Taylor, by his own admission, was scratchy for some time before getting going for his fifth century, while Williamson's blazing unbeaten 100 from just 69 balls, secured with a sprawling third run off the last ball of the innings, was a cracking contribution.
The pair hurtled along near the end, 96 coming from the last seven overs to complete a 95-run stand in 22 overs.
But then it all went wrong, from New Zealand's point of view.
The bowling was uniformly ordinary on a good pitch and fast outfield.
This wasn't a case of Zimbabwe coming home on a wet sail in the final overs. Indeed, they were far ahead of New Zealand on comparative run rates with 15 overs remaining, before wobbling in the closing stages.
Brendon Taylor made 75 to follow two centuries in the earlier games; Tatenda Taibu made a tidy 39-ball 53 before Malcolm Waller and Elton Chigumbura added 112 from only 85 balls. All New Zealand's were hit; none seemed to have any idea about where to bowl consistently, which is a fairly important part of the deal. Some of the bowling was simply awful.

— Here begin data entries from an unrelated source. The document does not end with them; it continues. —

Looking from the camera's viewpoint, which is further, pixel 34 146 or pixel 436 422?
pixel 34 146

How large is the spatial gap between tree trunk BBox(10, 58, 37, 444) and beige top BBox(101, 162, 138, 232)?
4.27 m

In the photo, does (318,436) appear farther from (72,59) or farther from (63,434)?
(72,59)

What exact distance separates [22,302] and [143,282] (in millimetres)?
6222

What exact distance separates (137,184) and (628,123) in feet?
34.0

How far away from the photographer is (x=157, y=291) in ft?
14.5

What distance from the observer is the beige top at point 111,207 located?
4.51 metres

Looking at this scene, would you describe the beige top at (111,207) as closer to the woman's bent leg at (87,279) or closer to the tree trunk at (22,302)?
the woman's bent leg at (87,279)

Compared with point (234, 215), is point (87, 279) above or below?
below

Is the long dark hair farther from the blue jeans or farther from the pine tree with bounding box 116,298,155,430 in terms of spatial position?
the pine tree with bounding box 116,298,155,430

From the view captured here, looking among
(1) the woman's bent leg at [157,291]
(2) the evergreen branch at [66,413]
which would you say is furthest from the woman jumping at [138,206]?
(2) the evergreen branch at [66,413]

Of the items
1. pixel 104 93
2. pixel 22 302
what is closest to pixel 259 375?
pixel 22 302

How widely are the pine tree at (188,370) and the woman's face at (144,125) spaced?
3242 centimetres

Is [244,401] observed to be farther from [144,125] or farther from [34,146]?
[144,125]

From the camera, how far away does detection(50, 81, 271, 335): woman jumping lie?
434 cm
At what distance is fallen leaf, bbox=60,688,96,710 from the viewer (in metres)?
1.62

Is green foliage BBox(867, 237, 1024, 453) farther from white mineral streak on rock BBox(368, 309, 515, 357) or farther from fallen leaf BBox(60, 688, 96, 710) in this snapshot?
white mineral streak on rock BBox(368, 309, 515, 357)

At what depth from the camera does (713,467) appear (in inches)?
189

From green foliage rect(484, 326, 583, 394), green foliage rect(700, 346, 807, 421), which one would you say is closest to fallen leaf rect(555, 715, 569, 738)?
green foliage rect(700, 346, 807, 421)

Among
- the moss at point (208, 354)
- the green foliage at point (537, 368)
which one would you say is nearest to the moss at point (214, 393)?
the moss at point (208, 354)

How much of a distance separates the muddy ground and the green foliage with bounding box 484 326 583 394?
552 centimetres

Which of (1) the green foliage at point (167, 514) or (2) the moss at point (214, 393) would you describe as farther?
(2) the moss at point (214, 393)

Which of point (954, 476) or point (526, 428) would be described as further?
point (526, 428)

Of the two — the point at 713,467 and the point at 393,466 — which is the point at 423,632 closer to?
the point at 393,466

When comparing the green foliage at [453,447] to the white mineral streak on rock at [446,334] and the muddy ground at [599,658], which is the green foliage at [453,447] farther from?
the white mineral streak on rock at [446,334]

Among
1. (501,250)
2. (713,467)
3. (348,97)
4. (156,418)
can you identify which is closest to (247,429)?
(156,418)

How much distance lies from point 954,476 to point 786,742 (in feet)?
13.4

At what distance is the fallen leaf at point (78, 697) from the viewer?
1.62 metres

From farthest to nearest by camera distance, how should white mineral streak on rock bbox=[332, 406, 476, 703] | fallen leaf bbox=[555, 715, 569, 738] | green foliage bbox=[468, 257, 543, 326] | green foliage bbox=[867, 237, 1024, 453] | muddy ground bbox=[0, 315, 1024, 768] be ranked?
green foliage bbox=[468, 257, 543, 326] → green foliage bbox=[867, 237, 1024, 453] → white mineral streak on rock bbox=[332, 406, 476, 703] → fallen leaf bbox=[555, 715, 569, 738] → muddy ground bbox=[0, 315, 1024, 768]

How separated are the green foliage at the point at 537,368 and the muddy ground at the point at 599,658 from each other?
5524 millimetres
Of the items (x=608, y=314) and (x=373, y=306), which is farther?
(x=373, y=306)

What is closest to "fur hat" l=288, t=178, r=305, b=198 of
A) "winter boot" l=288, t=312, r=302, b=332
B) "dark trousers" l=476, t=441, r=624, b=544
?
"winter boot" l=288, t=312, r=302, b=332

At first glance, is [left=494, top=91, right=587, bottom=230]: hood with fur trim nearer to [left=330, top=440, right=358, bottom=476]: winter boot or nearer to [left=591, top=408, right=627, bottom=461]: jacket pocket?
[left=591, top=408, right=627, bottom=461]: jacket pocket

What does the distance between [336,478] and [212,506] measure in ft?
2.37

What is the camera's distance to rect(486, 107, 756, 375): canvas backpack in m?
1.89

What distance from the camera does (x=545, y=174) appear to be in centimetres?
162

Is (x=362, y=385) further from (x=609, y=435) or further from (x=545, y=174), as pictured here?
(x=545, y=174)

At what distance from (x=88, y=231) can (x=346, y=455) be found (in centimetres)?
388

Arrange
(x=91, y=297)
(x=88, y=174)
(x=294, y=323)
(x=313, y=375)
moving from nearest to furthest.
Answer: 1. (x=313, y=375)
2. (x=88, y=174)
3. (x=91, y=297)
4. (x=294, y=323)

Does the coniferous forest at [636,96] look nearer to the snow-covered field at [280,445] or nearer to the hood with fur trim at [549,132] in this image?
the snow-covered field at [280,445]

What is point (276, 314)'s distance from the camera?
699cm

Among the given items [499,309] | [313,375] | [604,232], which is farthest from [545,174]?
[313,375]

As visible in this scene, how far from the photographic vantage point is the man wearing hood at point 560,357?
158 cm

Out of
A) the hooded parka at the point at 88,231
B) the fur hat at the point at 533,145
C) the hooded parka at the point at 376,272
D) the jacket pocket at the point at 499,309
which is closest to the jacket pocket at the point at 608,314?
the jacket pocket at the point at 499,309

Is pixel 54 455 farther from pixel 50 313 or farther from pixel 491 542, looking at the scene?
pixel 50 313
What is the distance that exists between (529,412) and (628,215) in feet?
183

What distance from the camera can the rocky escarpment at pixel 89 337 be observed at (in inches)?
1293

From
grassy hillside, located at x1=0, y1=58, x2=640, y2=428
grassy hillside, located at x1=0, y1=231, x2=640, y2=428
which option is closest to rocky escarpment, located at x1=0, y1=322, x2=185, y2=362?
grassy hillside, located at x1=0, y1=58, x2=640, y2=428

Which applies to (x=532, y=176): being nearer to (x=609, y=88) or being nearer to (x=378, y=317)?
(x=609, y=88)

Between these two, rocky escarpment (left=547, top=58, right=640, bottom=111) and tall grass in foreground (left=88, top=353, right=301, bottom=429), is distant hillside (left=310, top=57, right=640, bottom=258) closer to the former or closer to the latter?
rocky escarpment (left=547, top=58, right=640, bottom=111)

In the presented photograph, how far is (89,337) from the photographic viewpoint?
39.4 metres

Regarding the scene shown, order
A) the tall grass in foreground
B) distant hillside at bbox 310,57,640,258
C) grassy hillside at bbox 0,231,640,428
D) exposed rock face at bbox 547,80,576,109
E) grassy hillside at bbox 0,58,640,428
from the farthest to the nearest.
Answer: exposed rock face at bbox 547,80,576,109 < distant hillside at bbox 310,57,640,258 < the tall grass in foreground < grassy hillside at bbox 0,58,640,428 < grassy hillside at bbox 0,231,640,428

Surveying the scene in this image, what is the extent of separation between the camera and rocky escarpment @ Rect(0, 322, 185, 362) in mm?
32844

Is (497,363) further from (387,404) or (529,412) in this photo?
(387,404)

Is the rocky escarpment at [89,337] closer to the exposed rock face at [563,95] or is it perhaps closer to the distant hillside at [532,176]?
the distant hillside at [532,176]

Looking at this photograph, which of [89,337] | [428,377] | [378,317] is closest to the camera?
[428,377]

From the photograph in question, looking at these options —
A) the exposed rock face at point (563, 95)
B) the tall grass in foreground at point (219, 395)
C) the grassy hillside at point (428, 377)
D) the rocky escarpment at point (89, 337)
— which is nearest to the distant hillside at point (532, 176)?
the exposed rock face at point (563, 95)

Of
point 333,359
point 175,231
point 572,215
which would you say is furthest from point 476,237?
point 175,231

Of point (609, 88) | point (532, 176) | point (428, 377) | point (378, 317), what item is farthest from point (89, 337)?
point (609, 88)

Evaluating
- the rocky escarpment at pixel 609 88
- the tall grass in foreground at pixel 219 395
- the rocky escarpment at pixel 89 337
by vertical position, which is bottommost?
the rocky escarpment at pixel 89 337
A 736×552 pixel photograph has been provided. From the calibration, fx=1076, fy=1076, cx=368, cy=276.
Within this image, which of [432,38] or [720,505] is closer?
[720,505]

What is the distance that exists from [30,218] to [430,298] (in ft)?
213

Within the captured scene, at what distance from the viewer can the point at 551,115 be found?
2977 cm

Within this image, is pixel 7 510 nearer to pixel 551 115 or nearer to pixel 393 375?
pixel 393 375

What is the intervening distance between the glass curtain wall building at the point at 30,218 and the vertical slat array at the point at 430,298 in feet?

No Tim Southee, no Kyle Mills, no Daniel Vettori. This looked a seriously thin attack and Zimbabwe, with nothing to lose, had a crack at them.
Waller got Zimbabwe home with one ball to spare, finishing unbeaten on a 74-ball 99. He, with Chigumbura, Taibu and Taylor, struck some superb, clean shots interspersed with cross-bat heaves and it was their day.
Chigumbura deserved rather better than an undignified sendoff from Jacob Oram too, but New Zealand would still have won had the skipper not grassed Waller three times.
A regulation edge to fourth slip went down on 46, and Taylor twice put Waller down in the final over, one far harder than the other.
It was Zimbabwe's first win over New Zealand since January 2001 at Eden Park, and their eighth overall from 32 games.
In the previous two games they had had some decent moments without ever looking likely to press on and complete the job.
"At this ground it's always hard to defend a score so we knew we had a chance of chasing it down as long as we batted well," Chigumbura said.
Ross Taylor said the core of the series had been the old axiom that "if you drop catches you lose a match". He discovered that personally yesterday.
New Zealand have a two-day match starting in Bulawayo on Saturday.
BY THE NUMBERS
* The 195-run fifth wicket stand by Ross Taylor and Kane Williamson is a New Zealand record against all nations.
* It is the first time New Zealand have lost an ODI after two of its batsmen had scored centuries.
* It is the second time New Zealand have lost an ODI after scoring more than 300 batting first, India having chased down 315 for seven in Bangalore last December.
* This was Zimbabwe's biggest successful run chase, far exceeding the previous 290 for four against the West Indies 11 years ago.
* The 657 run-aggregate was the highest for any ODI in Zimbabwe.